Over the past couple of months I've been working on multiple projects with agents and RAG, which made me use and interact with word embedding models alot, I also was trying to understand recommender systems and graph neural networks. So...
I wanted to learn about word embeddings from like, the beginning, to understand it and the intuitions and mathematical concepts behind it.
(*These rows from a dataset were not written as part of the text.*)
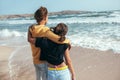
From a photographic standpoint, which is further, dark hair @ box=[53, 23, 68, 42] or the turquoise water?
the turquoise water

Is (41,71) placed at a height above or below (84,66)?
above

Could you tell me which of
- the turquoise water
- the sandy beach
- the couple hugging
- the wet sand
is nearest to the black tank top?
the couple hugging

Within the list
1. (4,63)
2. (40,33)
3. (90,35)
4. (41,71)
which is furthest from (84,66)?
(90,35)

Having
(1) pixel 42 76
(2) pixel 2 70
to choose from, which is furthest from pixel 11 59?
(1) pixel 42 76

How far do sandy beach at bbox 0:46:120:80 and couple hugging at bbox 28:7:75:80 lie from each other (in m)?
2.65

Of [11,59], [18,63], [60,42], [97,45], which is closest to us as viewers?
[60,42]

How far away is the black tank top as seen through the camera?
3.91 metres

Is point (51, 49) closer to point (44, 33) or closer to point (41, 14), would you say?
point (44, 33)

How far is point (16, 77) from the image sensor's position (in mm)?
7266

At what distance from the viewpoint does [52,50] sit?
392 cm

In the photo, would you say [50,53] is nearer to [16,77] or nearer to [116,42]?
[16,77]

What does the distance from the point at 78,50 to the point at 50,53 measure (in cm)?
613

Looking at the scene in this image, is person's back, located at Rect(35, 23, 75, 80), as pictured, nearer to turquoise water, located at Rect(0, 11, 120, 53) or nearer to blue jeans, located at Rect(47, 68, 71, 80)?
blue jeans, located at Rect(47, 68, 71, 80)

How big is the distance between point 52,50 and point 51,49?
0.6 inches
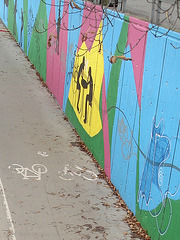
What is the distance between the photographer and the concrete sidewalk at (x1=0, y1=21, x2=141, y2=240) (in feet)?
21.8

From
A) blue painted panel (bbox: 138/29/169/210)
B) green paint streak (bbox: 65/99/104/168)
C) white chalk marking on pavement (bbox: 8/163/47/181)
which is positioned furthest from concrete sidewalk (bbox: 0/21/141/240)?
blue painted panel (bbox: 138/29/169/210)

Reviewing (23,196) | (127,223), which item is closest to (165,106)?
(127,223)

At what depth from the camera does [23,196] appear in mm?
7473

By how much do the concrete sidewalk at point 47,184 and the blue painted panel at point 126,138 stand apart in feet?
0.95

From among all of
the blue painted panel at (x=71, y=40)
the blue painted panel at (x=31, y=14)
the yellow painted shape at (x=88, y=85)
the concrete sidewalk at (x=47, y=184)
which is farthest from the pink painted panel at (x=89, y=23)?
the blue painted panel at (x=31, y=14)

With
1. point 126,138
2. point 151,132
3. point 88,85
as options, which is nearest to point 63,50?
point 88,85

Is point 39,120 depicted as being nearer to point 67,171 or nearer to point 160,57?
point 67,171

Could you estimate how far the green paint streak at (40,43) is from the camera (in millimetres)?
13988

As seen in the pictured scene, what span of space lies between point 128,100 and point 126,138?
1.85ft

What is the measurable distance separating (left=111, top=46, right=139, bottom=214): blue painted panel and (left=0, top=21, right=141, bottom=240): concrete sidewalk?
0.95 ft

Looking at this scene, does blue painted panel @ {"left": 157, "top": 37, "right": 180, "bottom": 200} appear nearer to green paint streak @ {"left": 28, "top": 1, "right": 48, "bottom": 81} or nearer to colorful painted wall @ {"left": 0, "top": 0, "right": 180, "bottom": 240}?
colorful painted wall @ {"left": 0, "top": 0, "right": 180, "bottom": 240}

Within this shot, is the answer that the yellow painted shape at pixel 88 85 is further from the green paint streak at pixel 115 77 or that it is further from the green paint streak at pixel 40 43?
the green paint streak at pixel 40 43

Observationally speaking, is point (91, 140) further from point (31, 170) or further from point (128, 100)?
point (128, 100)

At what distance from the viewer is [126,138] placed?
7.38 metres
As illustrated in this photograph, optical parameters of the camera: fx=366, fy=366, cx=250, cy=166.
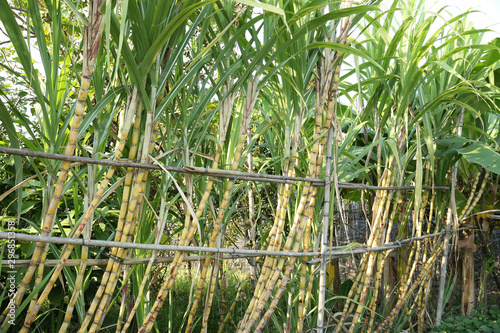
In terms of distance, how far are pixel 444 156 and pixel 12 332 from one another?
6.24 ft

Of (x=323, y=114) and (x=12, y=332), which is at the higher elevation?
(x=323, y=114)

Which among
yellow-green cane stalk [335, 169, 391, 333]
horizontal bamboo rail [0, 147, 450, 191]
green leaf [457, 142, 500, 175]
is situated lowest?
yellow-green cane stalk [335, 169, 391, 333]

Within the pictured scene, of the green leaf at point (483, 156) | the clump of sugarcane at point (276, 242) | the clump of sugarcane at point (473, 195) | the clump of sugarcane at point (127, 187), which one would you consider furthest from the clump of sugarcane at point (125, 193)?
the clump of sugarcane at point (473, 195)

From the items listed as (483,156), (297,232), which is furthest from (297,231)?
(483,156)

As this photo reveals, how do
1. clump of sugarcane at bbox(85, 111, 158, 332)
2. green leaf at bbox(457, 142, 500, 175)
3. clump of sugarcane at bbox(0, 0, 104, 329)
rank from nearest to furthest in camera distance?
clump of sugarcane at bbox(0, 0, 104, 329)
clump of sugarcane at bbox(85, 111, 158, 332)
green leaf at bbox(457, 142, 500, 175)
I specifically aimed to read Word2Vec paper and implement it from scratch, but then I gone a step back to understand earlier work for neural language models, and then the language modelling in general as statistical modelling.
So the first step I took was learning n-grams language models from Speech and Language Processing: An Introduction to Natural Language Processing Computational Linguistics, and Speech Recognition with Language Models Third Edition draft from Daniel Jurafsky, and James H. Martin.
I made a small notebook that explained the main concepts I learned and a simple implementation of bigram model on a Twitter Hate Speech dataset (because the generated sentences will be funny).
Next step is A neural probabilistic language model paper from (Bengio, Y., et al, 2003).
I read, understood (as much as I can), and re-implemented A neural probabilistic language model paper (Bengio, Y., et al, 2003).
- I really learned a lot of things about language modeling.
- And learned much more things about deep learning in application while trying to replicate the paper's results for a 1.5 week of retraining the model over and over :)
- Things about tokenization, Stochastic Gradient Descent's senstivity to learning rate and batch size, and many more.
- You can find everything, explanation, application, trials and discussion of what worked and what didn't in the notebook under Neural Language Model.
- Next, I will read, understand, re-explain, and re-implement Word2Vec "Mikolov, Tomas, et al. "Efficient estimation of word representations in vector space. (2013)"